WHAT THE TASK ASKS | Pick out each line in the listing below that contains the word "whether", and copy those lines.

Spatial reasoning question data:
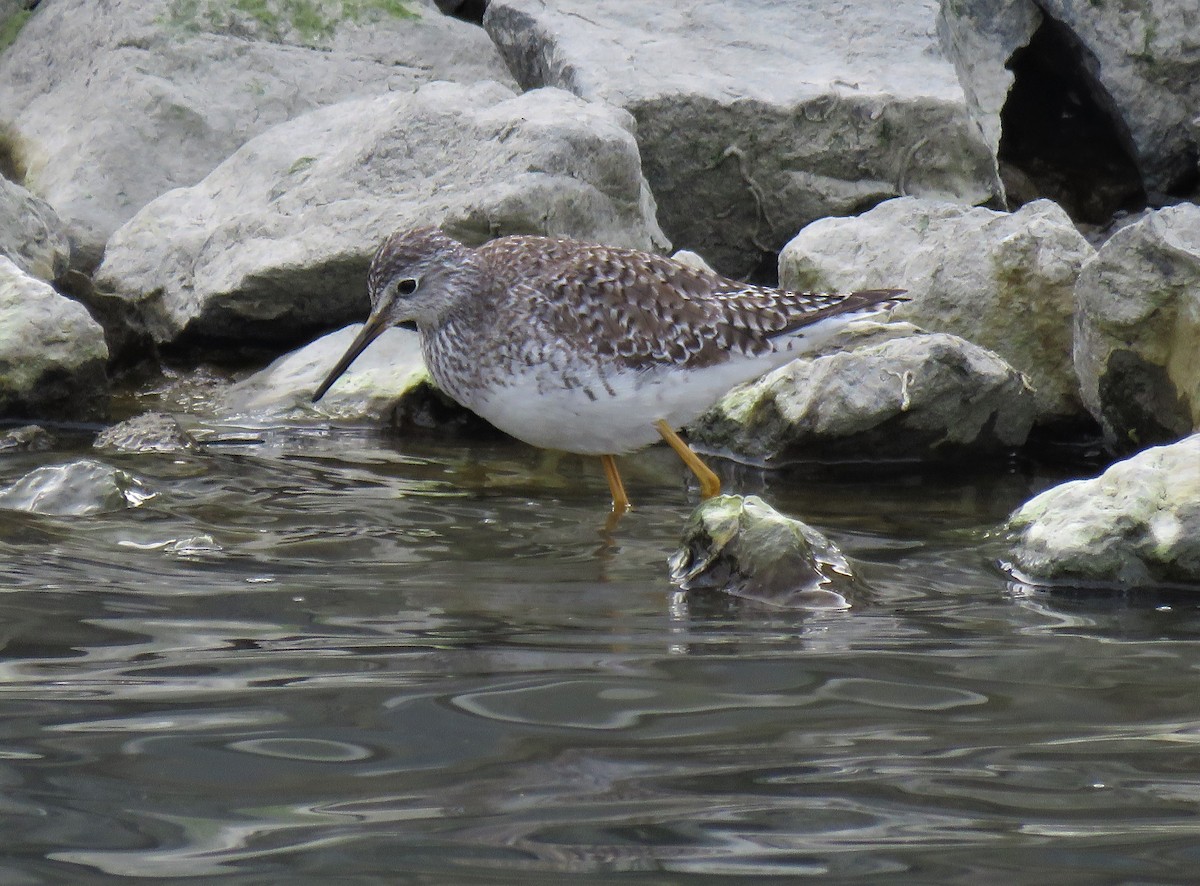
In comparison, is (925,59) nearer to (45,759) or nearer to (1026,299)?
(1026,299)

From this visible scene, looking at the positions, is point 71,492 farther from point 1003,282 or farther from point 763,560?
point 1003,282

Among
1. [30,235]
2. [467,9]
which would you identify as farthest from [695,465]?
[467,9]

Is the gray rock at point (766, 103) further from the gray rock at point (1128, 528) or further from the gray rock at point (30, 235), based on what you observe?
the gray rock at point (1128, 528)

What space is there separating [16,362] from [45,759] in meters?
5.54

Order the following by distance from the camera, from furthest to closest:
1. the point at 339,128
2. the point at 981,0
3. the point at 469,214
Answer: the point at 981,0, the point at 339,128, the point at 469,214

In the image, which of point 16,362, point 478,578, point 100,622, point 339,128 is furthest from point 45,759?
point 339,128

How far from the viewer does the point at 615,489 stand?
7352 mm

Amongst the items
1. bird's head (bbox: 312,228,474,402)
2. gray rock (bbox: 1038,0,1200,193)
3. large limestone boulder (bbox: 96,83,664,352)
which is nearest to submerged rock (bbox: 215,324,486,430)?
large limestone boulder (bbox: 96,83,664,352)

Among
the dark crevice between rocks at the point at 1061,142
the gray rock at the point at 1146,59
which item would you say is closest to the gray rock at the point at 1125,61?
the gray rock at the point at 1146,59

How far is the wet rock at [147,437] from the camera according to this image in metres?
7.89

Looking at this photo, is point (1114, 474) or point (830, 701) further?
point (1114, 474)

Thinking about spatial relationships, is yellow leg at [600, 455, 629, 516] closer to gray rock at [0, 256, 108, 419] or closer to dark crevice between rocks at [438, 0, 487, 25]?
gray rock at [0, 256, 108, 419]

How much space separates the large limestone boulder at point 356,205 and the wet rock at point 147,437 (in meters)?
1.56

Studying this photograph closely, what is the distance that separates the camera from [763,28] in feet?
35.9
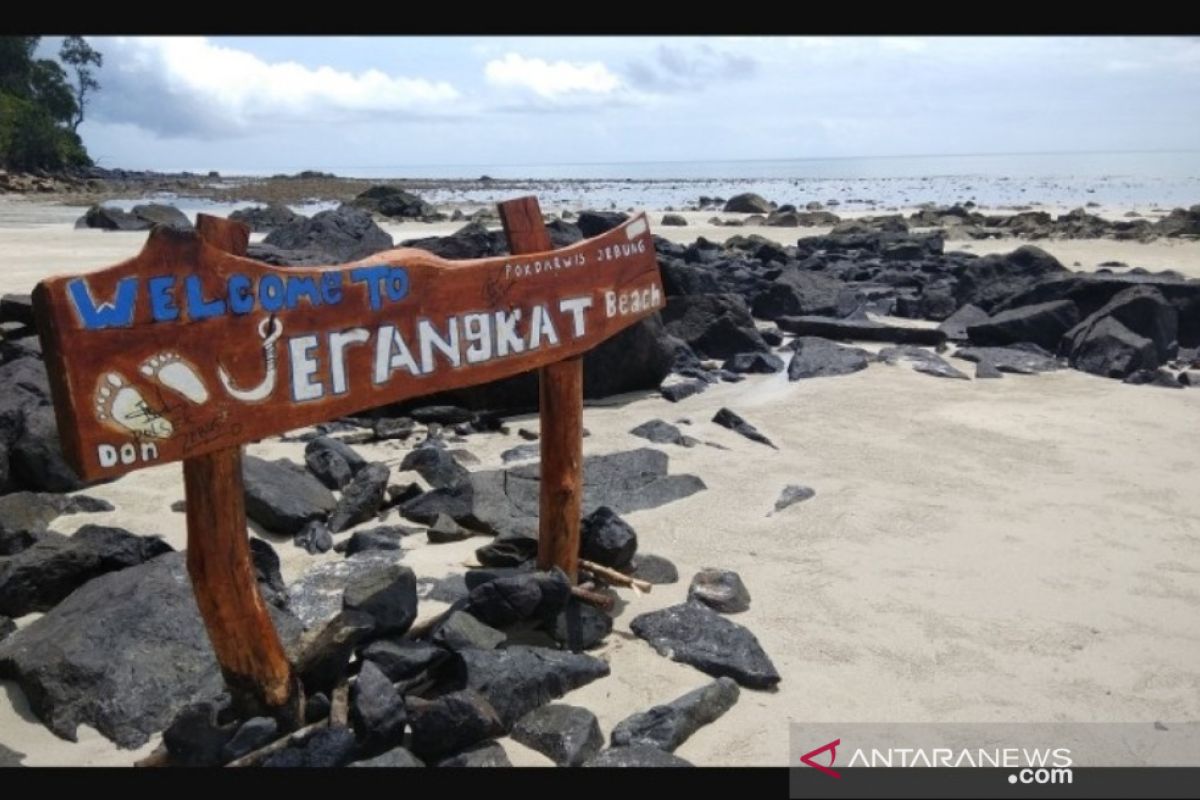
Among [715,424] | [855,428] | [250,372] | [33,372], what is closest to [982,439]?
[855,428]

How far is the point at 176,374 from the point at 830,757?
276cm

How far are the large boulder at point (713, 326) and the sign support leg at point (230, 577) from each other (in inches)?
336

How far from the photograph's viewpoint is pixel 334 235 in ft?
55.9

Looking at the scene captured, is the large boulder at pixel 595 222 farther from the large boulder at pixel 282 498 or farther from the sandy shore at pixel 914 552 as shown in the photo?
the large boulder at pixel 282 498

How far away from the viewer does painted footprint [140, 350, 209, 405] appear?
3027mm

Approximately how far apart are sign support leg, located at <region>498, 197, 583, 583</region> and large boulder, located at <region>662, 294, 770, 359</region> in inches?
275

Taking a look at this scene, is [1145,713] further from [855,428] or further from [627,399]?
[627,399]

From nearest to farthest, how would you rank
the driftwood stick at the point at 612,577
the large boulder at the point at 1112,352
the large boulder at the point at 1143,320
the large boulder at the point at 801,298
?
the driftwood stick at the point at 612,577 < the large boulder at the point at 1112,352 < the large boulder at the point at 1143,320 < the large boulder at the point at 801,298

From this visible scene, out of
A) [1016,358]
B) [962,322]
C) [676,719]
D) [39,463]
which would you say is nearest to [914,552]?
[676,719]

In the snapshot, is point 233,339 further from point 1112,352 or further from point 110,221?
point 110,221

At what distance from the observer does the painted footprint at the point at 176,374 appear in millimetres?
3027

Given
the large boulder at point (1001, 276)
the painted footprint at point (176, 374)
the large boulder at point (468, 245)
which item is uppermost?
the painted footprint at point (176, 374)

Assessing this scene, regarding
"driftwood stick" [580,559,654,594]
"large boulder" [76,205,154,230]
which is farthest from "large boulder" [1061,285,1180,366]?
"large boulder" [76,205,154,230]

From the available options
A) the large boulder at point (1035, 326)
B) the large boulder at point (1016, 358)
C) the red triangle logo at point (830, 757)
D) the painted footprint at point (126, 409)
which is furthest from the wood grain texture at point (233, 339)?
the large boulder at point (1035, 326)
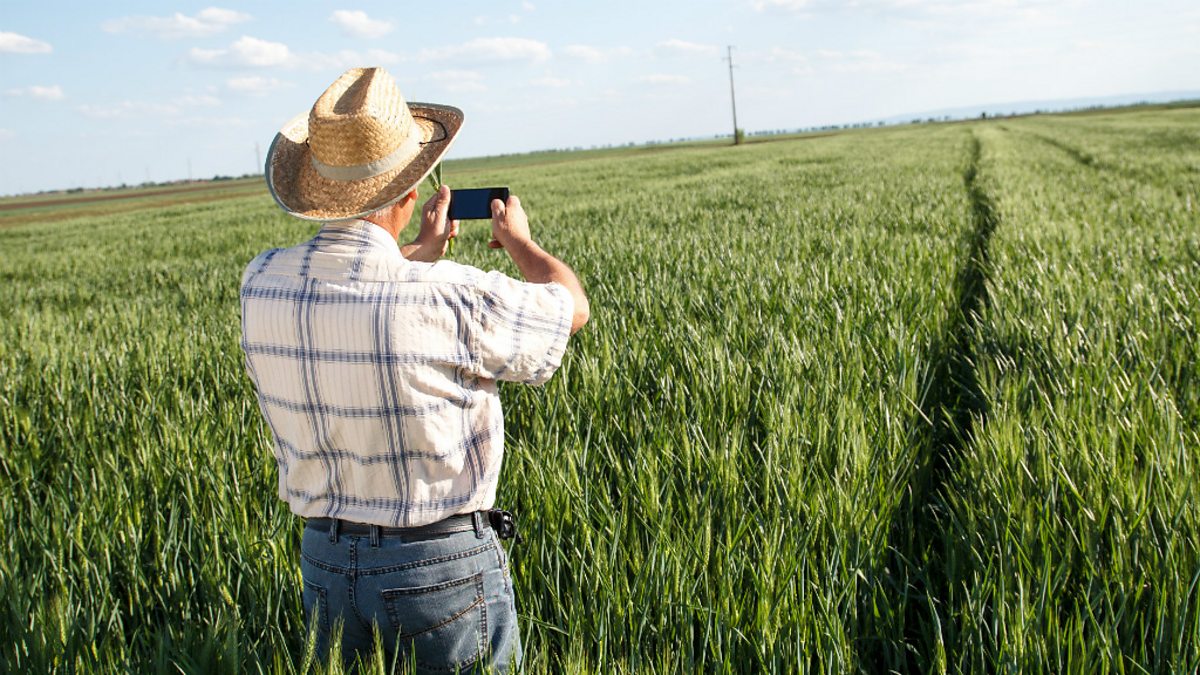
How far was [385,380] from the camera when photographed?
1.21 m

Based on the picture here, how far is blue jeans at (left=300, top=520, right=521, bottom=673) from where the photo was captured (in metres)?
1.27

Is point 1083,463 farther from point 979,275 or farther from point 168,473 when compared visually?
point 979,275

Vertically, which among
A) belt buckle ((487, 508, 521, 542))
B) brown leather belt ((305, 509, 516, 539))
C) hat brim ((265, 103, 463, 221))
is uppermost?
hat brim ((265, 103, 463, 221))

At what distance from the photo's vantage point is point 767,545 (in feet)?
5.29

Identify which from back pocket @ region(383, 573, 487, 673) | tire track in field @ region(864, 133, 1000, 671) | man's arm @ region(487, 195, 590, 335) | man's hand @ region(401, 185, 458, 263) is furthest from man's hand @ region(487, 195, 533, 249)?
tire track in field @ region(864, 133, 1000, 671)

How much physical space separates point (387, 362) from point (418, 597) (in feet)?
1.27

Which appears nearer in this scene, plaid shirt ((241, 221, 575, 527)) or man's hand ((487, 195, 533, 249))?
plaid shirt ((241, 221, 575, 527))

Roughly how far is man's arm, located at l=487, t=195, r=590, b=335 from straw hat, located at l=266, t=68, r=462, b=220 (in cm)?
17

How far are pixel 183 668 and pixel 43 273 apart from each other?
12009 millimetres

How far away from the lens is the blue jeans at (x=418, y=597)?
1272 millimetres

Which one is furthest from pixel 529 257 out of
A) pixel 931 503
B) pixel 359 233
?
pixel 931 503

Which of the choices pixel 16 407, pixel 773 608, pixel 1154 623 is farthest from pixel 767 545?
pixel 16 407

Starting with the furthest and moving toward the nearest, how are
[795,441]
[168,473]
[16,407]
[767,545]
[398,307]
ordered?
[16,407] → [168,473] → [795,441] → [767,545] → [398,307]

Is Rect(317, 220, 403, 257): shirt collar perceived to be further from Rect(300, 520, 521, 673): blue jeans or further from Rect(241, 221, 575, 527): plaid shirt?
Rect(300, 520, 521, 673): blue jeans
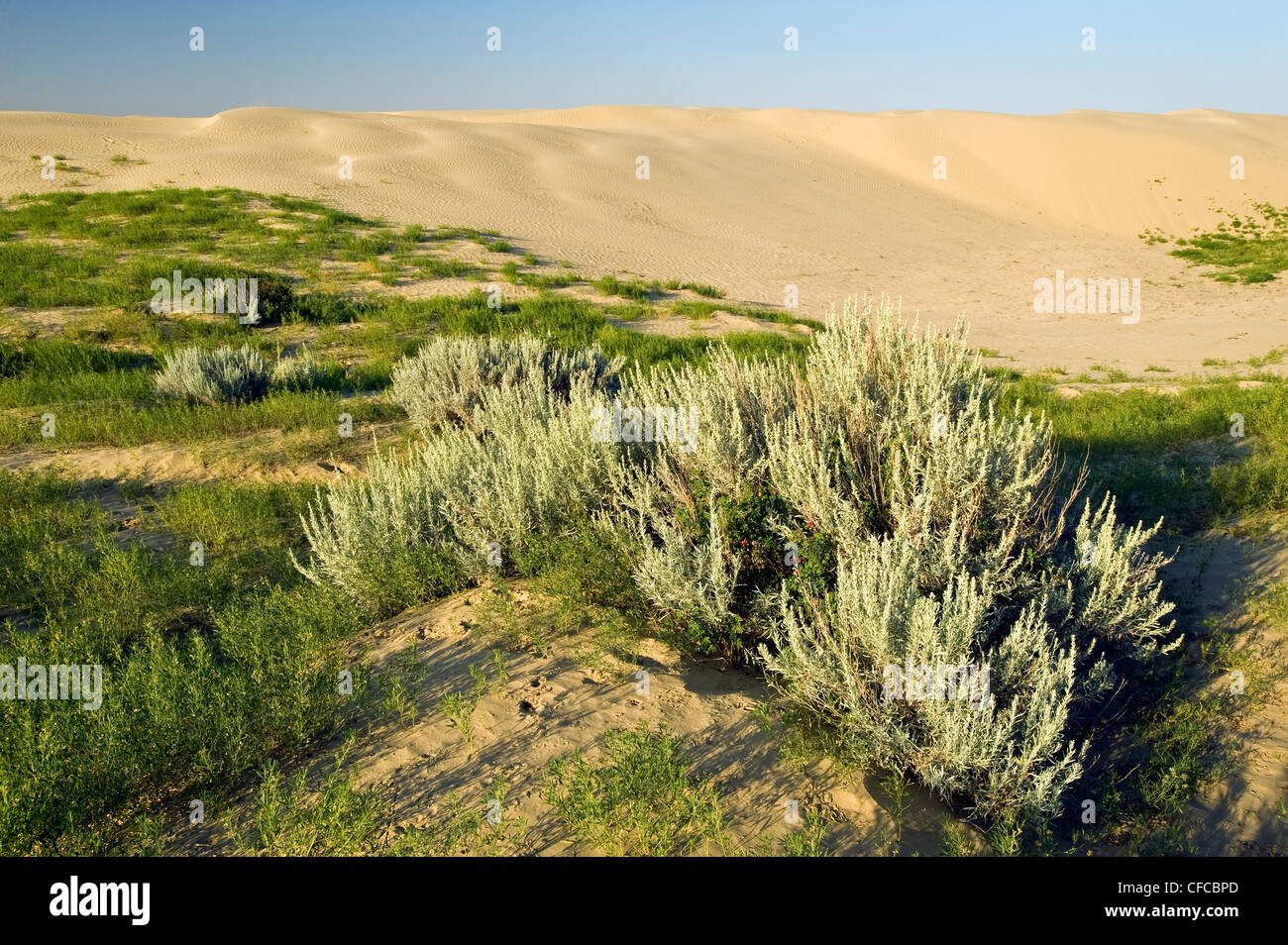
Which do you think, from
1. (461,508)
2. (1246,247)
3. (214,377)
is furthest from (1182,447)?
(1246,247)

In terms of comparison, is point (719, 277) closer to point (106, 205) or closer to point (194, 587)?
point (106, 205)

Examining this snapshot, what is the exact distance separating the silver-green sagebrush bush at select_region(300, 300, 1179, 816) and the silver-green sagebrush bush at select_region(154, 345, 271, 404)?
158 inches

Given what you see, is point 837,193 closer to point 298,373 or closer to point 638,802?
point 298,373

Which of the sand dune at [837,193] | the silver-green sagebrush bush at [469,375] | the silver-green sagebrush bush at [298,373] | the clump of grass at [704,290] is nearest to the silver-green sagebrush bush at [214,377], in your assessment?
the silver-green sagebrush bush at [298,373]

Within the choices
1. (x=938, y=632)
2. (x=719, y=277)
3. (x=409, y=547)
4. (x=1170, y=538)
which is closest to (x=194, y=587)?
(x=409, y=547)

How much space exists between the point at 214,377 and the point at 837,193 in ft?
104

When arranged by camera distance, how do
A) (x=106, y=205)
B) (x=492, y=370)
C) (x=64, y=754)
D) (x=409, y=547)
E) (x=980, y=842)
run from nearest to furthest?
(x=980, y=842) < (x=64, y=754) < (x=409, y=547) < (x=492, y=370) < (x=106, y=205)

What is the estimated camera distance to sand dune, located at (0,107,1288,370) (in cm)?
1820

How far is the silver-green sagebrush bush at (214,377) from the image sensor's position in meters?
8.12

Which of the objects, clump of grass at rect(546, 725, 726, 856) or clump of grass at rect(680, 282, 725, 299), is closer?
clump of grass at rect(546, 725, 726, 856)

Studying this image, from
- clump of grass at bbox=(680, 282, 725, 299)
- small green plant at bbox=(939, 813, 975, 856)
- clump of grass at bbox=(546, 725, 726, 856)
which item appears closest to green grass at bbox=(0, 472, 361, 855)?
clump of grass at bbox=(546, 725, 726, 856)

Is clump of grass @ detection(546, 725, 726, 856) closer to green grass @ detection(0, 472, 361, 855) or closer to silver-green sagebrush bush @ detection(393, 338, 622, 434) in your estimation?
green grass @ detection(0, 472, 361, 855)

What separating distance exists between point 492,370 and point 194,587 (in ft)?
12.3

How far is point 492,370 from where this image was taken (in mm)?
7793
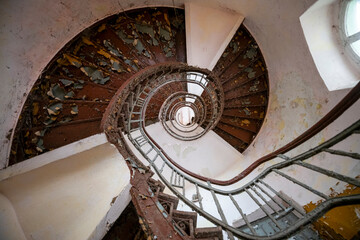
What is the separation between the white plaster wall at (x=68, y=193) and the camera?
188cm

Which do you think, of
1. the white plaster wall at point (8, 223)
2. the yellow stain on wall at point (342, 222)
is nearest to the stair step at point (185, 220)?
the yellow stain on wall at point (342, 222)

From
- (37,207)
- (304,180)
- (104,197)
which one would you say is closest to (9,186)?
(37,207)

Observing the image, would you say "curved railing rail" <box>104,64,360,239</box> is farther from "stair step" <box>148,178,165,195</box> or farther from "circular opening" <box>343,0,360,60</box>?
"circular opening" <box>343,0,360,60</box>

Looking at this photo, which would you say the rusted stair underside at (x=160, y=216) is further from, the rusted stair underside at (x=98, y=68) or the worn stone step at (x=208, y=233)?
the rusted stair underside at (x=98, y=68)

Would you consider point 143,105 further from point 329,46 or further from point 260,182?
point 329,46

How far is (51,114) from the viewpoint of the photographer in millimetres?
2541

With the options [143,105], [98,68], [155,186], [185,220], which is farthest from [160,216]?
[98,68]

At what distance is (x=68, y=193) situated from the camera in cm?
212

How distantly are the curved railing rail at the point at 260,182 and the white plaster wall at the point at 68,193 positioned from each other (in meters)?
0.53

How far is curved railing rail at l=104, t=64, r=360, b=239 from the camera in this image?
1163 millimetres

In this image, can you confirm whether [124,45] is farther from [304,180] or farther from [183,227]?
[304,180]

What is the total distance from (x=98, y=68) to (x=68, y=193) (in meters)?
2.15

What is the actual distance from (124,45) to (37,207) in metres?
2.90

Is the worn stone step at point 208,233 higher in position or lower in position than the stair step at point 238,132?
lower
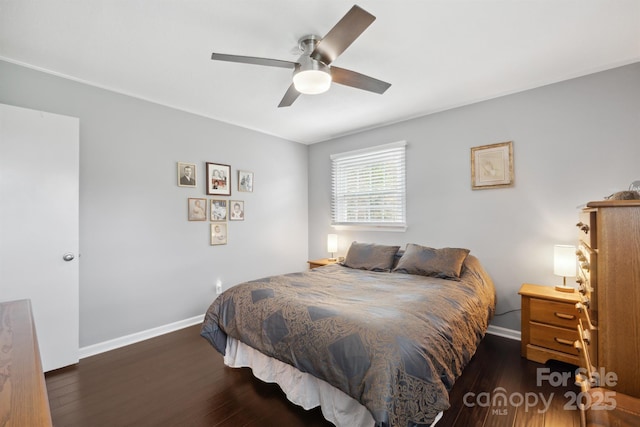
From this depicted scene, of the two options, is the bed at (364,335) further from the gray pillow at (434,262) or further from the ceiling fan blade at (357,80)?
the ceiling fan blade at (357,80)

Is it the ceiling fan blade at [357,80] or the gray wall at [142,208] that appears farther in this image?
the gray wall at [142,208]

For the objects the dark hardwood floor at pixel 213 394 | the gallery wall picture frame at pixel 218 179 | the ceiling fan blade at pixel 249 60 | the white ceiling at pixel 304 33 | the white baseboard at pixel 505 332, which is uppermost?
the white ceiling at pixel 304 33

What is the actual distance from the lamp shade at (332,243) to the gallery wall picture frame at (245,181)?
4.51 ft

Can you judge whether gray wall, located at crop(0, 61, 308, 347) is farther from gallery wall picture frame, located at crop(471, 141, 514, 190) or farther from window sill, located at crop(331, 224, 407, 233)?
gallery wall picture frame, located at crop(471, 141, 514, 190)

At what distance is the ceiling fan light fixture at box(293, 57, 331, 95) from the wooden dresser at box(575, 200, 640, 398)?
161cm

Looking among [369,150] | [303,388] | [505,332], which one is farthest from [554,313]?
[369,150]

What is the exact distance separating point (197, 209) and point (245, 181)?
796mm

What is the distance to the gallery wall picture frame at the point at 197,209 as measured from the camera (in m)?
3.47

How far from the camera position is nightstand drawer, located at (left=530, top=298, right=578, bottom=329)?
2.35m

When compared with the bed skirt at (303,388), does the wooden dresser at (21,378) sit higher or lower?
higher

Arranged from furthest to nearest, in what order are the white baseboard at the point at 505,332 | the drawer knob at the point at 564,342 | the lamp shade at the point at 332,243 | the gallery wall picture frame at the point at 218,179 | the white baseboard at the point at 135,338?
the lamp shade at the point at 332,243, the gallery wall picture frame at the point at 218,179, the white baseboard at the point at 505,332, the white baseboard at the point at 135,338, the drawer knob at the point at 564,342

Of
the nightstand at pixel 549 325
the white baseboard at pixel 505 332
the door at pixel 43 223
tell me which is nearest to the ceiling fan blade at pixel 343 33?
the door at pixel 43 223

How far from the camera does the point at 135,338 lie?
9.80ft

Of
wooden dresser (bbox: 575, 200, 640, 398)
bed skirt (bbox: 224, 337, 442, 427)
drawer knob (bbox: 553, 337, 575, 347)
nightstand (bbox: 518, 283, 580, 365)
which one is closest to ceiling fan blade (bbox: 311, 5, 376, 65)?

CORRECT OUTPUT |
In this image, can you confirm whether [124,45] is farther from [304,180] or farther from [183,227]?
Can you judge whether gray wall, located at crop(0, 61, 308, 347) is farther from gallery wall picture frame, located at crop(471, 141, 514, 190) or farther from window sill, located at crop(331, 224, 407, 233)?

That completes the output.